Billie,
Nothing will fuck up your writing more than academic writing. I read some stories I wrote long ago, and while they were imitative and narrow, the writing in them far outclasses anything I ever wrote for college. Ever.
I first went into history because the writing people at UMKC were more interested in themselves than in teaching a thick head like me anything about writing. I expected, perhaps wrongly, that these college types—people who studied language and published books of poetry and prose—would teach me the mechanics of writing. I needed the letters, words, grammars so essential to expression desperately and didn’t know how to master them.
It turns out that historians pay close attention to such matters. The rigors they put me through made me want more and more. I was thirsty, needy, and needful. The historians, I believed, held the key to turning on the sun.
I always wanted to be a writer. Since I was a little kid, that’s all I ever dreamed of. In many ways, I wrote myself into being during the degradation of a rough, random childhood. I kept all those things to myself, not knowing how to bring them to the light.
In many ways they did their work well. Through Master’s and Doctorate programs, I learned the nuts and bolts of putting together sentences and arranging paragraphs.
But historians have deficiencies as debilitating to the writer who has no talent or skill as academics who know writing but don’t know how to teach it. Without sufficient guidance from my mentors, I constantly wondered if I wrote things that mattered, that advanced my knowledge and that of the rest of us. I tripped along, unsure and insecure. I begged for the direction, some insight that would help me find the truth I sought. Being denied that and wanting the approval no one can give me, I lost the last drips of confidence, wonder, and dreaming.
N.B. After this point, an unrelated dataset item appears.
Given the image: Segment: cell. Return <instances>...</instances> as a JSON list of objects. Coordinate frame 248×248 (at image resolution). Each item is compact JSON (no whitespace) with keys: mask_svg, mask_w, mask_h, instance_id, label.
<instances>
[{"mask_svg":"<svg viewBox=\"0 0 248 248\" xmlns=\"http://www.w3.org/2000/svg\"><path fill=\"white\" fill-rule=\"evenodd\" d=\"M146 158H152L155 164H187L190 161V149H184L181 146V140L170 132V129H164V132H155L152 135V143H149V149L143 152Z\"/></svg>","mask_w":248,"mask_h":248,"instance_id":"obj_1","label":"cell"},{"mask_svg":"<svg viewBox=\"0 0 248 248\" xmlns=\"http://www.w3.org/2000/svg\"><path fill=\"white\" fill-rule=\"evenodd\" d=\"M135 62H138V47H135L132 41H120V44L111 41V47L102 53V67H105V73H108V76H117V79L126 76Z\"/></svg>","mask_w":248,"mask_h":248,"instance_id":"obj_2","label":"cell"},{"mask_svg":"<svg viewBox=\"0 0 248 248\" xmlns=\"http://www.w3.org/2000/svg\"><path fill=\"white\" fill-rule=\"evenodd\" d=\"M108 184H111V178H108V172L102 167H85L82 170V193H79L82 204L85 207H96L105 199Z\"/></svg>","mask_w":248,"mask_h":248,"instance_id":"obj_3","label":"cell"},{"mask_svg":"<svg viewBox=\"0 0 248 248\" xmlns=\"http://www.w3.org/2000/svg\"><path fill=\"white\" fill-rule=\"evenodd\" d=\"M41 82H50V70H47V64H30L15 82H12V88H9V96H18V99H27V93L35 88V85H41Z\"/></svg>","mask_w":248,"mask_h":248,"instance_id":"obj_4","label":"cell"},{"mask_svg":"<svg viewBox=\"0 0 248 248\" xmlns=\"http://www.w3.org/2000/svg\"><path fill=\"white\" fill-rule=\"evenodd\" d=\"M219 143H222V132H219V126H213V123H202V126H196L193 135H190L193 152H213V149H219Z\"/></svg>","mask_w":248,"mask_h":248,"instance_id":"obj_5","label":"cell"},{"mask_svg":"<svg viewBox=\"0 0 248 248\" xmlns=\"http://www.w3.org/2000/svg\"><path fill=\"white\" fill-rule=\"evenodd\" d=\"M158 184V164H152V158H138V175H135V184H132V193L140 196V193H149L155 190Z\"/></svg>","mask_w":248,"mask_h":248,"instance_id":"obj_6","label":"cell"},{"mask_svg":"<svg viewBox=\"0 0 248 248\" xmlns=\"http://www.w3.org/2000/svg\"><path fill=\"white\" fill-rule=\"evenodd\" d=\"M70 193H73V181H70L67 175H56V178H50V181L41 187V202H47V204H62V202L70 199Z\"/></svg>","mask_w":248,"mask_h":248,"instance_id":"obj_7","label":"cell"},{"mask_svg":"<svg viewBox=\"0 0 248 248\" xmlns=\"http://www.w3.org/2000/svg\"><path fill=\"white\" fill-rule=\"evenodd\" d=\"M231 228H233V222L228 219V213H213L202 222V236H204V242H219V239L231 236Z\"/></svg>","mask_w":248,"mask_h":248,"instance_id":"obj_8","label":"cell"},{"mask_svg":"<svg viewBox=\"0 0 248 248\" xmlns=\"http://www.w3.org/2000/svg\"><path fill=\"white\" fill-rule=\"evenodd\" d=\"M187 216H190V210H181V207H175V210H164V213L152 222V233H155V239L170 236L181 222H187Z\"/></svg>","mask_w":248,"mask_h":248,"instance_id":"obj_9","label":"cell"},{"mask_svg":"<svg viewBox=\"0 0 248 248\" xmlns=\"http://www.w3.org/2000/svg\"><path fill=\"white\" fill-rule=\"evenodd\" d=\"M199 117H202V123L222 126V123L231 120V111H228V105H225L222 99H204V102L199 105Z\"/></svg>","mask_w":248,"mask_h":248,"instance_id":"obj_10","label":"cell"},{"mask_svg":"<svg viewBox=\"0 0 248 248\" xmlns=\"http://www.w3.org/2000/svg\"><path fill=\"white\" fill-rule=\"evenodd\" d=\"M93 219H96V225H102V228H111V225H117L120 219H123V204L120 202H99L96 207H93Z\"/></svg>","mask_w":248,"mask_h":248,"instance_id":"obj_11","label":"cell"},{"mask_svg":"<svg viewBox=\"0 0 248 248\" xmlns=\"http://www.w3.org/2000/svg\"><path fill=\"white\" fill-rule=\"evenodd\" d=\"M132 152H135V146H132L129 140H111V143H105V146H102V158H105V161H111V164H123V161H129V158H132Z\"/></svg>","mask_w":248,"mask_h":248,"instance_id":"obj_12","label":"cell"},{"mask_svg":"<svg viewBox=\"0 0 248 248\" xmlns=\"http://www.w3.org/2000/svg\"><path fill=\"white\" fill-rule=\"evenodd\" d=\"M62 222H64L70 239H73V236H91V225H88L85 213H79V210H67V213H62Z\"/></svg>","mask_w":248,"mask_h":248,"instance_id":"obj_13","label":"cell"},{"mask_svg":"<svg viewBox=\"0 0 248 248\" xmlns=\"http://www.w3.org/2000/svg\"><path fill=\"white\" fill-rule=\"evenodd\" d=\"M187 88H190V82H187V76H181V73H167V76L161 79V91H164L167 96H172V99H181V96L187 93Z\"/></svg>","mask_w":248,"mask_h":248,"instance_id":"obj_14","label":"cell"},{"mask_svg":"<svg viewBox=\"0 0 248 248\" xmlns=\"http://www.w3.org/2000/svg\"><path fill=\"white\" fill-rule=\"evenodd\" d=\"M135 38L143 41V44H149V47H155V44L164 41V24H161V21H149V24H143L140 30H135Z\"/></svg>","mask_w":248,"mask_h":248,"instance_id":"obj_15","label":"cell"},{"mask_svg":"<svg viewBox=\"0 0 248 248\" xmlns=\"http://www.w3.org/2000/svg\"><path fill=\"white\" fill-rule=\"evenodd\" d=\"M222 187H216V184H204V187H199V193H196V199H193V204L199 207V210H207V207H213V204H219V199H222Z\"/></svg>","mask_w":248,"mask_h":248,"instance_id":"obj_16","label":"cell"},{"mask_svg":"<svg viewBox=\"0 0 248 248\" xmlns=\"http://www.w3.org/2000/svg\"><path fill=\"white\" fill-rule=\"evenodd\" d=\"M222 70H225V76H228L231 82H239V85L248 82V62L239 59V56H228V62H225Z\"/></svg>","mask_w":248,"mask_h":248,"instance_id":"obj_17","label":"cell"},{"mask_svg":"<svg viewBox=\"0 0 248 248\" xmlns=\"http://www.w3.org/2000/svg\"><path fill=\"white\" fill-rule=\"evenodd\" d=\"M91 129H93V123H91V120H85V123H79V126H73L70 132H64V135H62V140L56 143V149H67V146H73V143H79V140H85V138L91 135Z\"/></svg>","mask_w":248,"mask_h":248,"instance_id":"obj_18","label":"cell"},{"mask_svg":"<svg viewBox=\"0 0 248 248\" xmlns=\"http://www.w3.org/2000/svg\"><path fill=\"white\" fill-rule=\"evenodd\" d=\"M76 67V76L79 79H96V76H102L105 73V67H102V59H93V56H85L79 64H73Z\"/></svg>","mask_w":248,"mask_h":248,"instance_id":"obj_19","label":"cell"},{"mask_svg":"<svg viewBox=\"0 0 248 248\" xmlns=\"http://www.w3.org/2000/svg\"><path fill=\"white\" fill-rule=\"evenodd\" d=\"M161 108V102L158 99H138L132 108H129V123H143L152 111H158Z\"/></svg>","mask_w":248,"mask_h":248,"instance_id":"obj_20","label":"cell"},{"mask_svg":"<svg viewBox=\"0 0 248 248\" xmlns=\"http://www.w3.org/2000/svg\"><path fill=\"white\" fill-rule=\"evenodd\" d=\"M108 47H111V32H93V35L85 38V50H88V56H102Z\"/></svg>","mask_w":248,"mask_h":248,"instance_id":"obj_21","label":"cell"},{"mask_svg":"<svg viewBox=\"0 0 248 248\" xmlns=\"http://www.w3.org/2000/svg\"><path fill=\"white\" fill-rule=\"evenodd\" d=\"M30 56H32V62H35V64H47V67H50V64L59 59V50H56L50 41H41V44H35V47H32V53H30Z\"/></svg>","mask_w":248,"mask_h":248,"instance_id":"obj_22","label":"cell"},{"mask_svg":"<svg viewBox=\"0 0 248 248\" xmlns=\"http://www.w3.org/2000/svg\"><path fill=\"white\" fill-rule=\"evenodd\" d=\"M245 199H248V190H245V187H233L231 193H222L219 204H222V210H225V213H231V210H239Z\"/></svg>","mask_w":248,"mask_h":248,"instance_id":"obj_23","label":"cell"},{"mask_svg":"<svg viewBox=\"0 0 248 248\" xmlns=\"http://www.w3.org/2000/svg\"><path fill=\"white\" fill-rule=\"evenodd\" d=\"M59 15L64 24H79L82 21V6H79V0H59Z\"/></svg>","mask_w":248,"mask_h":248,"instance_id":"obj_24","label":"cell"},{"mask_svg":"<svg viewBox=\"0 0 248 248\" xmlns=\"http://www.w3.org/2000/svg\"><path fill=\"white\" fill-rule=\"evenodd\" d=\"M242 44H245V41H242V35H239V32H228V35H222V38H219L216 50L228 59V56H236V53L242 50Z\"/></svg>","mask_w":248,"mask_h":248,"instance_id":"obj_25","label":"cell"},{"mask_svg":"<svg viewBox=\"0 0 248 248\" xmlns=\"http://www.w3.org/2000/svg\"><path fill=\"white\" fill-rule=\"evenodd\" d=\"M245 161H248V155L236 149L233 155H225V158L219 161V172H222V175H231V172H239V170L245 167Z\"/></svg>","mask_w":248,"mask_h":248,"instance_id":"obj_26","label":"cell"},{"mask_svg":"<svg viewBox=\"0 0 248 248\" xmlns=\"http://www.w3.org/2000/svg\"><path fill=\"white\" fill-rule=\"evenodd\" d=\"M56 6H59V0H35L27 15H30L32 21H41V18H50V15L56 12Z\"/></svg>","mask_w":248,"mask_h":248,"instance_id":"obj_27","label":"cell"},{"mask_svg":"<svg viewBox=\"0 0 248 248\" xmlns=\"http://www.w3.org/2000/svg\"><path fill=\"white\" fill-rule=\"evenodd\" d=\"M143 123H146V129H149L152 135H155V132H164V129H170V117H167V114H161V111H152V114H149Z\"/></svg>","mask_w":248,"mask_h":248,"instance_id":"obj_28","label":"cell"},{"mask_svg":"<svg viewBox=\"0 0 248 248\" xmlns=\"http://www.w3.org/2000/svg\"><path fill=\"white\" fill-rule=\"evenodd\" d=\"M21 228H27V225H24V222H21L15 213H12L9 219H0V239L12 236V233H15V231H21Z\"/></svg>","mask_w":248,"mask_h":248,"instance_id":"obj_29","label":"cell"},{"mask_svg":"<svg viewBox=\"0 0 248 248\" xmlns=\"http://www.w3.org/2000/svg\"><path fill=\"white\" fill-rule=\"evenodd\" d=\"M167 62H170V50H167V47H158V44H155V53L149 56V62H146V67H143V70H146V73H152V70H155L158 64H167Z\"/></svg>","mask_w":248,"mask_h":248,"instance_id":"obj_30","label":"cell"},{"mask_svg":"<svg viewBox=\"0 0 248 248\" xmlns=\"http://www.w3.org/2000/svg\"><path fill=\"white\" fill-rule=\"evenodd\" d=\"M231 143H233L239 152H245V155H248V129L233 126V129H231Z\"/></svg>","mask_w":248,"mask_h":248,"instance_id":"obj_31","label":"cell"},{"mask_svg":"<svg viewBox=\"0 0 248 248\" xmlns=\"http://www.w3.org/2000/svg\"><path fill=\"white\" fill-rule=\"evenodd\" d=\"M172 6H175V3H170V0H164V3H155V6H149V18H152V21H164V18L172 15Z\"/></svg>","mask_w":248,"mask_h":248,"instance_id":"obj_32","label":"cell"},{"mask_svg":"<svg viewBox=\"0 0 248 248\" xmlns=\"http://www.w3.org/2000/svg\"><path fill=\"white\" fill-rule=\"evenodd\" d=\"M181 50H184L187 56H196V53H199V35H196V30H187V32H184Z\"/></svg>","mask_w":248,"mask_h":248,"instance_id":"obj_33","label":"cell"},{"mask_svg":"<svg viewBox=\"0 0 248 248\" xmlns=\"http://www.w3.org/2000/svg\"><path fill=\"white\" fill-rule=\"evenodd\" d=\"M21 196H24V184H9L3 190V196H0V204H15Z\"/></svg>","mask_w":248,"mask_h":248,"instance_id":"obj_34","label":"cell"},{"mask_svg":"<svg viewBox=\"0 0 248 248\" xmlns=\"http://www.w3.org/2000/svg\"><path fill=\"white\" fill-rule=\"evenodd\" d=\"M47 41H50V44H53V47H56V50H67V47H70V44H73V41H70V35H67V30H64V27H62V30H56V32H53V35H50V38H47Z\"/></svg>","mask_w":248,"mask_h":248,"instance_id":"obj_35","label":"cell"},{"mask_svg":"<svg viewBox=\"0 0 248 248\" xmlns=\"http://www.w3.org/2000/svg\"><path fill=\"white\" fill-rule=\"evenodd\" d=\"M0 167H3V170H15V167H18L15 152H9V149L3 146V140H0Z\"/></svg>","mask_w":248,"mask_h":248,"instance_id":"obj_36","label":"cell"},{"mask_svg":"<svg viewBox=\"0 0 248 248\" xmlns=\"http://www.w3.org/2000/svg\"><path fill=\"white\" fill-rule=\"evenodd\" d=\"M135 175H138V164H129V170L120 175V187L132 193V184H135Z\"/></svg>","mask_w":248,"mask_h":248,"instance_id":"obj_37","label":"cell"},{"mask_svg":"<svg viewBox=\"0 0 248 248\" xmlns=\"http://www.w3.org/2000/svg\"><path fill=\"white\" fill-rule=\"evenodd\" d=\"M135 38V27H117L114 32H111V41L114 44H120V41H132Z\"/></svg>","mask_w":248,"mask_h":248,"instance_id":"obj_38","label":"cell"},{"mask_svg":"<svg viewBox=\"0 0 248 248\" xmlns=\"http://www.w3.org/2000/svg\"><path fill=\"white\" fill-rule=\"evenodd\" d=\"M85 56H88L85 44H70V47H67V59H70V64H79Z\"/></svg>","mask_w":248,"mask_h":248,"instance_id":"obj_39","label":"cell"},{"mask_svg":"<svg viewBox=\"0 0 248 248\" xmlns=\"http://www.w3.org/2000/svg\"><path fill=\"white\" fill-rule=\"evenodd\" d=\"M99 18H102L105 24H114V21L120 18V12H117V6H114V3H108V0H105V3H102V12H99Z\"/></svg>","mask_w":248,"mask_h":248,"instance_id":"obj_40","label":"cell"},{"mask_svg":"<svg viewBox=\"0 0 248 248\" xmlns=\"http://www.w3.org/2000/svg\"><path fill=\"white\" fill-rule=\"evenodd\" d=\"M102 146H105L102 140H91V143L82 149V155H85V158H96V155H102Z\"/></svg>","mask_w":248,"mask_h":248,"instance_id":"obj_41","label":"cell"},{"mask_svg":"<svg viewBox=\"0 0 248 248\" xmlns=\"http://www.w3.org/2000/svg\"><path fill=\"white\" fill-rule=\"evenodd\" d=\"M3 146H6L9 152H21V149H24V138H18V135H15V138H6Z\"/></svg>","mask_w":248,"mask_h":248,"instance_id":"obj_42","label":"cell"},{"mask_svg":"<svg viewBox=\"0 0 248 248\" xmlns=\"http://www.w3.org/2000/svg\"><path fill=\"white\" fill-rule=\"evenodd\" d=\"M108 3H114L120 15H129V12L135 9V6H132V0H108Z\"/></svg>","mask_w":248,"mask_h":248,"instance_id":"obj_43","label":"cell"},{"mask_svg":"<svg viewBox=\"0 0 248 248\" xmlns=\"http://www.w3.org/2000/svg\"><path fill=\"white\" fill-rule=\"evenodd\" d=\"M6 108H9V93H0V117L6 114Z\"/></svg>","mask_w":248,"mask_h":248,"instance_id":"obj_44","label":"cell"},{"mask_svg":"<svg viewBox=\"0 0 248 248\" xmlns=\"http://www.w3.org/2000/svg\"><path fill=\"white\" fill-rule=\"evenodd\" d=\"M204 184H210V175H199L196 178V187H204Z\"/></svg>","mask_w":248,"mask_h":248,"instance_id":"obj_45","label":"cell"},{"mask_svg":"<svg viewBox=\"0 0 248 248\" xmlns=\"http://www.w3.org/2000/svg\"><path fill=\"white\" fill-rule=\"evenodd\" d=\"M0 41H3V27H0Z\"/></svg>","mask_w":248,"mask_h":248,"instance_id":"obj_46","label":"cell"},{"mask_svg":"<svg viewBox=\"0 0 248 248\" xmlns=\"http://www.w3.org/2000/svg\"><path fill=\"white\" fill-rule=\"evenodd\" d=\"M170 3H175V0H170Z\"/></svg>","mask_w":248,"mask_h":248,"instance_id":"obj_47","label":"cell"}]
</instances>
In the end, it is not my historian mentors’ fault and I have looked to them for too much. Historians are solitary animals. Many of them have the social skills of lab rats. They do not like confrontation, and like those terrible creative writing teachers, they could not untangle the less-than-obvious for the hard-headed.
Without significant instruction in the navigation of academic status and class, I fumbled, fell, and found myself against the limits of my own maturity and personality. I never found the courage to take on big, difficult subjects in my own way either because of their truncated imaginations or limitations as teachers. I wound up trying to write like someone else and it’s nearly killed me.
I sit here now and realize academics never had the ability to help me find the stories within. Going through the motions of academic work, faking it really, I have written awful stuff–referenced, cross-referenced, cited drivel. My theses have been thin or unable to carry academic work. Until now, I lacked the courage and bravery to put myself on the line. I have been demure, afraid that I would make a mistake. But those fears can only produce mistakes, bad writing, and terrible stories.
Those stories I wrote so many years ago are so much better than anything I have written for the academy. History taught me a great deal but diverted me from the poetry that reveals truth—not only to me, but to the people who might read the insignificant bits I write.
The work ahead will be difficult. I think of it in the night and it keeps me awake. Starting next week, I have to take a miserable and hardly coherent dissertation and turn it into a doctoral work. Before then, I have a creative work to finish for a publisher. Dread stalks me. That dissertation and the heartache it has produced saps the energy and confidence I once had for my book. I think of the inadequate guidance I’ve gotten in pursuing it and I am resentful. That resentment stands in the way of finishing both my book and the dissertation itself.
I suppose I write to you tonight, my friend, because I want to sleep. I must direct the anger to good ends. The must transform doubt—that inertial force—into energy that will take the work through to the end. It is a thin line between not caring and letting it all go. I know that putting my head down, producing the work in spite of the fear, anger, and doubt will get me through. The Promised Land is just within reach, but I must cut the safety. I have to fall.
When I was younger, I went rappelling with a high school group. The hardest part of that work was going over the edge. I dawdled and hesitated. I made excuses and found reasons not to go. Everyone told me it was all right. I could just back away and sit it out. There would be nothing lost. But I couldn’t pull myself away from the edge. I had to go but didn’t know how. A woman came over and pushed me. Gently, mind you, but it was enough to get me to the face of that bluff.
What I’ve found and what I realize tonight as I write myself into being is that I have to cast myself into the void. God, I want to. But isn’t that the problem? The person who doubts, who understands the draw of the chasm, and who is cemented to hard ground has to be the one who pushes himself over the edge.
I can’t give up being a writer. It’s not something I’m capable of doing.
Rappelling.
As always, I look forward to your next missive.